DEATH CERTIFICATE

SAMUEL M. BOGGS

Date  31 August 1933
Cert:  19832
Place of Death: Voting Pct. No. 25, Hazard Hospital Co., Inc., Hazard, Perry Co., Ky.
Full Name:  Samuel M. BOGGS
Residence:  Rock Branch, Typo, Ky.
Length of Residence: 04 years
Sex, Color or Race, Marital Status:  Male, White, Married
Husband or Wife of:  (Alley crossed out)  May COMBS
Date of Birth:  30 August 1877
Age: 56 years, 01 days
Occupation:  Civil Engineer - Farmer
Birthplace:  Emalina, Knott Co., Ky.
Father Name:  Harvey BOGGS
Birthplace Father:  Eolia, Letcher Co., Ky.
Mother Maiden Name:  Pollyann COMBS
Birthplace Mother:  Combs, Perry Co., Ky.
Informant/Address:  J. P. Boggs, Hazard, Ky.
Burial Cremation Removal Place:  Rock Branch
Date:  02 September 1933
Undertaker/Address:  Harve Engle, Hazard, Ky.
Filed:  05 September 1933
Registrar:  J. P. Boggs
Death of Date:  31 August 1933
I hereby certify, That I attended deceased from 28 August 1933 to 31 August 1933, that I last saw him alive on 31 August 1933, death is said to have occurred on the date stated above, at 6 p.m. 
Cause of Death:  Gunshot wound through hip and piercing intestines.  Was operated on in Hazard Hospital by Dr.

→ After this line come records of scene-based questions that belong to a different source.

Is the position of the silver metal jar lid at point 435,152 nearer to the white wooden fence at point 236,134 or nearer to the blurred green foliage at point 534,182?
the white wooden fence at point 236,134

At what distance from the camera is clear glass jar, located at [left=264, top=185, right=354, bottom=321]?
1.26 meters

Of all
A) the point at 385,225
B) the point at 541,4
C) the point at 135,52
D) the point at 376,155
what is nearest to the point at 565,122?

J. E. Hagan and by R. M. Brown
Date of onset: (blank)
Contributory causes: (blank)
Name of operation: Laparotomy
Date of: 28 August 1933
What test confirmed diagnosis: Operation
Was there an autopsy: No
Accident, suicide, homicide: Accident
Date of Injury:  28 August 1933
Where did injury occur: In field near his home
Specify whether injury occurred industry, home, public place:  In field near his home
Manner of injury: 9 year old son accidently shot him with 22 (illegible)
Nature of injury: (blank)
Related to occupation: No
Signed/Address:  J. P. Boggs, M.D., Hazard, Ky.